Levin had grown used by now to uttering his thought boldly, without taking the trouble of clothing it in exact language. He knew that his wife, in such moments of loving tenderness as now, would understand what he meant to say from a hint, and she did understand him.

"Yes, but there's not so much of that actual fact about her as about me. I can see that he would never have cared for me. She is altogether spiritual."

"Oh, no, he is so fond of you, and I am always so glad when my people like you...."

"Yes, he's very nice to me; but..."

"It's not as it was with poor Nikolay...you really cared for each other," Levin finished. "Why not speak of him?" he added. "I sometimes blame myself for not; it ends in one's forgetting. Ah, how terrible and dear he was!... Yes, what were we talking about?" Levin said, after a pause.

"You think he can't fall in love," said Kitty, translating into her own language.

"It's not so much that he can't fall in love," Levin said, smiling, "but he has not the weakness necessary.... I've always envied him, and even now, when I'm so happy, I still envy him."

"You envy him for not being able to fall in love?"

"I envy him for being better than I," said Levin. "He does not live for himself. His whole life is subordinated to his duty. And that's why he can be calm and contented."

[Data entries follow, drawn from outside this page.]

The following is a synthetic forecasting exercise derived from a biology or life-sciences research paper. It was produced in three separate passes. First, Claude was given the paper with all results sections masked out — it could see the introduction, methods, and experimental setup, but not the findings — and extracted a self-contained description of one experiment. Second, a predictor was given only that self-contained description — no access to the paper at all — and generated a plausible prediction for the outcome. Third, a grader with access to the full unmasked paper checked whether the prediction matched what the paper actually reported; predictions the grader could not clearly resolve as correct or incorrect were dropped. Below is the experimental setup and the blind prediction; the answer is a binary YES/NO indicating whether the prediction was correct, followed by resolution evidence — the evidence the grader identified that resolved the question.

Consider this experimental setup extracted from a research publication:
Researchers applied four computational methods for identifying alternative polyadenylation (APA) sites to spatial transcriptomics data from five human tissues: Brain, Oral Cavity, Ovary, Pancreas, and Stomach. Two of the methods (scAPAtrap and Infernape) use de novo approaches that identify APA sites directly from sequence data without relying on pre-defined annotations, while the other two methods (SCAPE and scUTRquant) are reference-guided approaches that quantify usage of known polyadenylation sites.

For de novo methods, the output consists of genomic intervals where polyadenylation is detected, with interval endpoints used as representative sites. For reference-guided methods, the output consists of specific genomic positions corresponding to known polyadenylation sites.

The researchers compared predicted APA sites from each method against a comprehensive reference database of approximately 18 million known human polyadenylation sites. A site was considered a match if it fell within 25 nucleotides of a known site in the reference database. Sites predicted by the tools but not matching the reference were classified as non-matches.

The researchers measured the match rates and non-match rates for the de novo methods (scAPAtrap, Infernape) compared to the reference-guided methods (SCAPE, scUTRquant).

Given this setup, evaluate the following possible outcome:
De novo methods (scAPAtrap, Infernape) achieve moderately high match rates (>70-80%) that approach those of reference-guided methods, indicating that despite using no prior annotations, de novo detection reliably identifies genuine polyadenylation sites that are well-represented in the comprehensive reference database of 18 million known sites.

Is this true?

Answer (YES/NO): NO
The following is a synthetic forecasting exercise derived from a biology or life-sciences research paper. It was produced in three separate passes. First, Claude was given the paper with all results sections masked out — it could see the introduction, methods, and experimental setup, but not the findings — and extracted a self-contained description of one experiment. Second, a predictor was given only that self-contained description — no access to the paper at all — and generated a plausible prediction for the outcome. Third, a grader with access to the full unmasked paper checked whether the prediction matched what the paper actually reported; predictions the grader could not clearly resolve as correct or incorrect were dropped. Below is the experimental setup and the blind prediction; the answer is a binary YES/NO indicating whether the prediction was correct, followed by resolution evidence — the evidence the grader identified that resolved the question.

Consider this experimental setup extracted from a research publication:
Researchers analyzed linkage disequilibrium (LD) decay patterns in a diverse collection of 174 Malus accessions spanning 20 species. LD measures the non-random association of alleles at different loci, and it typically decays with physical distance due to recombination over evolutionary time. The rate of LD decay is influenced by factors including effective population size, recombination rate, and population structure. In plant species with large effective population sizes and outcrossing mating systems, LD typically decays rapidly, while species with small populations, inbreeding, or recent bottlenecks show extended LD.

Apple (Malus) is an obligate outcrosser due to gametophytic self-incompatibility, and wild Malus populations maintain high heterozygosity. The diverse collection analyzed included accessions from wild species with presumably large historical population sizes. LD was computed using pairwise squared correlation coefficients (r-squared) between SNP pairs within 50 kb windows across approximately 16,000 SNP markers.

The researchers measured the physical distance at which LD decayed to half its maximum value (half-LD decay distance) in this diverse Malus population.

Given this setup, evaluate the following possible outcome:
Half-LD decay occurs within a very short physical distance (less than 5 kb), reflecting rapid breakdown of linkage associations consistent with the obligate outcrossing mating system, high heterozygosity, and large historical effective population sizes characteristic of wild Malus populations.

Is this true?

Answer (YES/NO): NO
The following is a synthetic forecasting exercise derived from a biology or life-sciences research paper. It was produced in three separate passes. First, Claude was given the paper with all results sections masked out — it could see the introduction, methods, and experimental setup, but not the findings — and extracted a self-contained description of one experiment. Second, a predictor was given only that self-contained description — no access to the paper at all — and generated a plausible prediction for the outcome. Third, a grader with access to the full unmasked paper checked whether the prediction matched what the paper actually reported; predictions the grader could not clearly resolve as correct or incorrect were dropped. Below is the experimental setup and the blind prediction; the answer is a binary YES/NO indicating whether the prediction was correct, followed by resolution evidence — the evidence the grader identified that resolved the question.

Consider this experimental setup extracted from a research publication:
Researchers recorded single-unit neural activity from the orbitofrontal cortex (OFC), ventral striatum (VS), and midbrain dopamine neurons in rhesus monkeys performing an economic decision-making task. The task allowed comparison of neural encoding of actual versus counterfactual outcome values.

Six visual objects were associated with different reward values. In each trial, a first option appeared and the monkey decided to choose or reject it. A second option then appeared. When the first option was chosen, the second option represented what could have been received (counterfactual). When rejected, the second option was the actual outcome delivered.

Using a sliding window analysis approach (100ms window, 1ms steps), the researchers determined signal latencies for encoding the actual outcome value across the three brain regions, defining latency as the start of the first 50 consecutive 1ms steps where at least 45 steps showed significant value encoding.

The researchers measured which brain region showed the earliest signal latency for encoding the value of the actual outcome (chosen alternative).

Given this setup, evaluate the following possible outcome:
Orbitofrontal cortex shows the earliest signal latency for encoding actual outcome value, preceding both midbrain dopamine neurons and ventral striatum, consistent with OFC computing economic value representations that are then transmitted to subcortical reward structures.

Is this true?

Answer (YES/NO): NO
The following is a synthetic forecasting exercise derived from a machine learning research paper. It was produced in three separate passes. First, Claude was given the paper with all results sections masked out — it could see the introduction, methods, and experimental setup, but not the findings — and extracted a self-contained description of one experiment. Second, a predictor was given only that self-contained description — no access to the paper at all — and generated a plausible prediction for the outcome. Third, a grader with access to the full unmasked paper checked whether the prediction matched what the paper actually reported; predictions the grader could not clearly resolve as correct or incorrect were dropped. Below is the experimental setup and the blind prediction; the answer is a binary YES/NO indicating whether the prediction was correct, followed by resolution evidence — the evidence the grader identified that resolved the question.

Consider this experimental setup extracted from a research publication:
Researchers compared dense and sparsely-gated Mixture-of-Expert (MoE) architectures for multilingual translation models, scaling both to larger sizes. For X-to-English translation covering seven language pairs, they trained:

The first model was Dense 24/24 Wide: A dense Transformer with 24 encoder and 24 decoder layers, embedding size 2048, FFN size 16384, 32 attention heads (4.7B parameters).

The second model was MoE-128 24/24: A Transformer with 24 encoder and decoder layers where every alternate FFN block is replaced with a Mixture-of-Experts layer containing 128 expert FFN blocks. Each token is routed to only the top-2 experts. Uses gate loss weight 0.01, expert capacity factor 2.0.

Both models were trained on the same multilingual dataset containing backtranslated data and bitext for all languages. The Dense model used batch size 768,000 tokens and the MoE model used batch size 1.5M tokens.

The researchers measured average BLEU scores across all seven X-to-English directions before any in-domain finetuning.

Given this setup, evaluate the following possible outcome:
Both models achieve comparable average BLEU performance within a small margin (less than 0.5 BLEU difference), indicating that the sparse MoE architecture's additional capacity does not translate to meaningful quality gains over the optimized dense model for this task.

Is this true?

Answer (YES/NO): NO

"And you?" Kitty asked, with an ironical and loving smile.

She could never have explained the chain of thought that made her smile; but the last link in it was that her husband, in exalting his brother and abasing himself, was not quite sincere. Kitty knew that this insincerity came from his love for his brother, from his sense of shame at being too happy, and above all from his unflagging craving to be better—she loved it in him, and so she smiled.

"And you? What are you dissatisfied with?" she asked, with the same smile.

Her disbelief in his self-dissatisfaction delighted him, and unconsciously he tried to draw her into giving utterance to the grounds of her disbelief.

"I am happy, but dissatisfied with myself..." he said.

"Why, how can you be dissatisfied with yourself if you are happy?"

"Well, how shall I say?... In my heart I really care for nothing whatever but that you should not stumble—see? Oh, but really you mustn't skip about like that!" he cried, breaking off to scold her for too agile a movement in stepping over a branch that lay in the path. "But when I think about myself, and compare myself with others, especially with my brother, I feel I'm a poor creature."

"But in what way?" Kitty pursued with the same smile. "Don't you too work for others? What about your co-operative settlement, and your work on the estate, and your book?..."

"Oh, but I feel, and particularly just now—it's your fault," he said, pressing her hand—"that all that doesn't count. I do it in a way halfheartedly. If I could care for all that as I care for you!... Instead of that, I do it in these days like a task that is set me."

"Well, what would you say about papa?" asked Kitty. "Is he a poor creature then, as he does nothing for the public good?"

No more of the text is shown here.